The play is deliberately unnatural and abstract because it is intended to have universal meaning. The world of Estragon and Vladimir is fragmented of time and place and is submerged with vague recollections of culture and the past. For example Estragon remembers the Bible with uncertainty:

“I remember the maps with of the Holy Land. Coloured they were” (p.12).

The lack of knowledge of the tramps’ culture and past symbolize the breakdown of culture and tradition in the twentieth century. Estragon and Vladimir’s uncertainty symbolizes the uncertainty of living in the twentieth century and more generally the uncertainty of existence. Estragon is uncertain about their location and timing inquiring,

“You’re sure it was here?… You’re sure it was this evening?” (p. 15).

Beckett displays the sheer randomness of life through the events of the play. Life is portrayed as unfair, risky and arbitrary. Estragon shows the chance involved in the health of his lungs stating, “My left lung is very weak! … But my right lung is as sound as a bell!” Estragon and Vladimir ponder why one out of the three thieves was saved, which displays the luck or misfortune involved in life. The chaos of this world portrays the absurdity of the characters within the play.

Despite Beckett’s denial of Godot’s symbolism to God, Godot does have a strong connection towards a god of some kind. Godot could be a hero, a religious symbol, a role model but most importantly a symbol of hope. Absurdity in the play is a by-product of their metaphysically absurd condition, it is the best they can hope for, the worst they always expect.

Beckett distrusted language because it falsified he believed, the deepest self. His bleak vision of human ignorance, impotence and loneliness made communication an absurd endeavour.

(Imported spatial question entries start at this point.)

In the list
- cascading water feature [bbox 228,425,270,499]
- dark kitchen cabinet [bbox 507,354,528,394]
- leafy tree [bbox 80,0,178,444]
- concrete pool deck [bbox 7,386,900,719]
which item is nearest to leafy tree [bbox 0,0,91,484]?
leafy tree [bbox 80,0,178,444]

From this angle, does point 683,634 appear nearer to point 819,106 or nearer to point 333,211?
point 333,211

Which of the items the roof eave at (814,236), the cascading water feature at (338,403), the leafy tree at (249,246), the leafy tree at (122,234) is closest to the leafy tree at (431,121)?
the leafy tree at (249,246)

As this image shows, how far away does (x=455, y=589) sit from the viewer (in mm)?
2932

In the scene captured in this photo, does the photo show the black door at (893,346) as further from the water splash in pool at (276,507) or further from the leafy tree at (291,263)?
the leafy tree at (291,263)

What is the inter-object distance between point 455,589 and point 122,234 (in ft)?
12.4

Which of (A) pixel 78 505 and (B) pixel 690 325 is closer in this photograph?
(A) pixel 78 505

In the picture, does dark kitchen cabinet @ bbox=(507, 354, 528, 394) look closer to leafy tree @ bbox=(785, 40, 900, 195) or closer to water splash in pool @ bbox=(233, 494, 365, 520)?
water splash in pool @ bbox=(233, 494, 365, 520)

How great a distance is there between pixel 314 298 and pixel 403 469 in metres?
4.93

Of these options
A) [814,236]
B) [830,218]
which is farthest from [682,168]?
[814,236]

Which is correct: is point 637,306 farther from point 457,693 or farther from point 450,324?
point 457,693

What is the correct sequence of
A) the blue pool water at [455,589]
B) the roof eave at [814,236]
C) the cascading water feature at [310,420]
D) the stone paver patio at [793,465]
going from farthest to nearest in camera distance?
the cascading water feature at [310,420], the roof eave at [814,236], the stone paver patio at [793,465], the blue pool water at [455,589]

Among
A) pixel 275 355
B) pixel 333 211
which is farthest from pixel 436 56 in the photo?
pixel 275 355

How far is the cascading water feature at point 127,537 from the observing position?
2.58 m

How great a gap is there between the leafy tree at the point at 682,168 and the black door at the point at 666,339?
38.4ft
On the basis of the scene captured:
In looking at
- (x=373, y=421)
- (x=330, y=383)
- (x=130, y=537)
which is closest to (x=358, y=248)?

Estragon and Vladimir talk to each other and share ideas, but it is clear that both characters are self-absorbed and incapable of truly comprehending each other. Estragon and Vladimir regularly interrupt one another with their own thoughts. Conversation occurs but the arrangement of words, poor starved strings do not bridge the gulf that exists between them.

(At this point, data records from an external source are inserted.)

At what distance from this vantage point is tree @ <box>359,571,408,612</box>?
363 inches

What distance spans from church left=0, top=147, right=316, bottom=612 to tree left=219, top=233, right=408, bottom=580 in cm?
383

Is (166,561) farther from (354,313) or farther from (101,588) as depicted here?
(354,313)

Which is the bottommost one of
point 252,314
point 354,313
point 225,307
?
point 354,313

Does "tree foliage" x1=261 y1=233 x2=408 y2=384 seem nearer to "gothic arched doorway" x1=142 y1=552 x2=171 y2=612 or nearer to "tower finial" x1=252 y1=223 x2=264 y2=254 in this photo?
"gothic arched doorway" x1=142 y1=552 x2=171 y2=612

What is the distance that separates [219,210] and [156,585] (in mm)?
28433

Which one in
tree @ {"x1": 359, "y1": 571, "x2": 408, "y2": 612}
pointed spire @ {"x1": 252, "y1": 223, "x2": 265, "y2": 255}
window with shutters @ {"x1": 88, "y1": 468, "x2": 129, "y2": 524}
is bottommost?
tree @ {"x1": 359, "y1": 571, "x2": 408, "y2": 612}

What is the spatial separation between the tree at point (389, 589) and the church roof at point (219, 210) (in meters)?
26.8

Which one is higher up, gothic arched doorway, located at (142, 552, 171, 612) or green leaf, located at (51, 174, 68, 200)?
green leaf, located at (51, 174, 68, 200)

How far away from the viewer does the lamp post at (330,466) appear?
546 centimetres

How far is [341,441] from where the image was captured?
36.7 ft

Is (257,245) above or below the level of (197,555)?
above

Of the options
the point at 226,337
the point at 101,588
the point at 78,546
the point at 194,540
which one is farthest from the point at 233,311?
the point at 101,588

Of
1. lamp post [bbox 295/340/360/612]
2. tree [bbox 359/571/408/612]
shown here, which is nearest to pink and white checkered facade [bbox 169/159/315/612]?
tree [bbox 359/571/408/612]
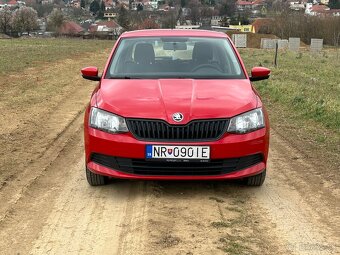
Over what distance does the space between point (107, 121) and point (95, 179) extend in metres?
0.72

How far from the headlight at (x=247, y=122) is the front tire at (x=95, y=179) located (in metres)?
1.42

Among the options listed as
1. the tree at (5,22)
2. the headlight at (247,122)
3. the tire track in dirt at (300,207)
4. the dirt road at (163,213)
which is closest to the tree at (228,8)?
the tree at (5,22)

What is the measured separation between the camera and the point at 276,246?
152 inches

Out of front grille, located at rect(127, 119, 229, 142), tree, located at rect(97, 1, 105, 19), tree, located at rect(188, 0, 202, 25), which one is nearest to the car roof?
front grille, located at rect(127, 119, 229, 142)

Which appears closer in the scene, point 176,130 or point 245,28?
point 176,130

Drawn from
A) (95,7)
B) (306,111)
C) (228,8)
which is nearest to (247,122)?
(306,111)

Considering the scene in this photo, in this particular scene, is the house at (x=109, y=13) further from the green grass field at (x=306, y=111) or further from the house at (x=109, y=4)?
the green grass field at (x=306, y=111)

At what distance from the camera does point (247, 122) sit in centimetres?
486

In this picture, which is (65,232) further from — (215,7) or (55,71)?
(215,7)

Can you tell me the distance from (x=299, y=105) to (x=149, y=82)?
223 inches

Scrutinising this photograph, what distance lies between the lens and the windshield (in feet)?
19.1

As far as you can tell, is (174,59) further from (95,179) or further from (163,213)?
(163,213)

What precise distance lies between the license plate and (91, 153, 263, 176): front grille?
2.5 inches

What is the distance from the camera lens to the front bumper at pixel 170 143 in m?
4.69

The silences seem to punctuate conversations that represent the void, emptiness and loneliness between people. Lucky’s breakdown of speech and final collapse into silence could portray Beckett’s ultimate response to the chaos, randomness and meaninglessness of the universe: silence.

Beckett uses of bathos, staccato-like speech or actions and vulgarity flavoured with black or tragicomic humour to present a reductive view on human nature. Vladimir’s perpetual need to urinate illustrates one of those vulgarities. Beckett’s pessimism is understandable. He lived through world wars, fighting the Second World War for the French resistance against the Nazis. He would have witnessed the atrocities of human nature, chaos, the pointlessness of violence and the breakdown of communication, He would inevitably spent time during the war helplessly waiting for something to happen.

Estragon injects bathos into the serious debate about the thief who was saved by Christ by declaring with bluntness a reductive statement, “People are bloody ignorant apes.”

The Seventeenth-century French philosopher Blaise Pascal viewed human life in terms of paradoxes: The human self is itself a paradox and · contradiction. Estragon and Vladimir are full of contradictions, as their emotions often change erratically from violence to sympathy, from the philosophical to the banal. Pozzo’s cruelty towards Lucky emphasizes the contradictions in human nature. They share a master-slave relationship in which Pozzo can be the worst of all tyrants, shouting authoritarian instructions at Lucky, such as, “Up pig!” (p.23

To conclude we say that the whole picture in Waiting for Godot shows a pretty hopelessness. Neither time nor existence, neither reality nor memory or the past have any meaning or significance. Acts are meaningless, time does not flow consecutively, memory seems deceptive, existence is an impression or perhaps a dream and happiness is extremely and affliction is crystal clear through the situation of two tramps. They are on the point of becoming hollow philosophies of existence but demand no other equipment in an audience than the bond of common perception.